Segment Start: DATA RECORDS
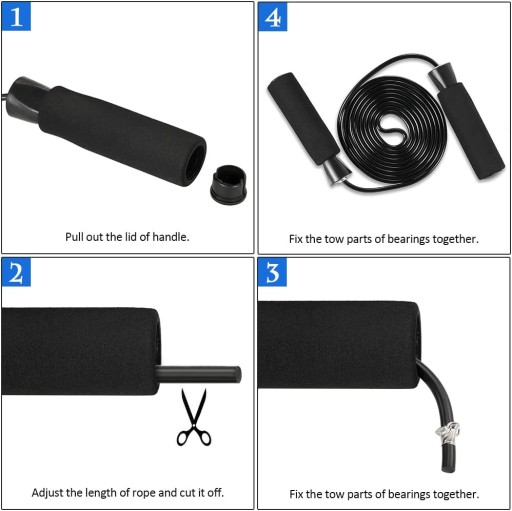 1

Pull out the lid of handle.

4

Fix the tow parts of bearings together.

2

Adjust the length of rope and cut it off.

3

Fix the tow parts of bearings together.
Segment End: DATA RECORDS
WHAT IS REQUIRED
This exercise calls for the records to be given again exactly, without the images.

TASK RESULT
 1

Pull out the lid of handle.

4

Fix the tow parts of bearings together.

2

Adjust the length of rope and cut it off.

3

Fix the tow parts of bearings together.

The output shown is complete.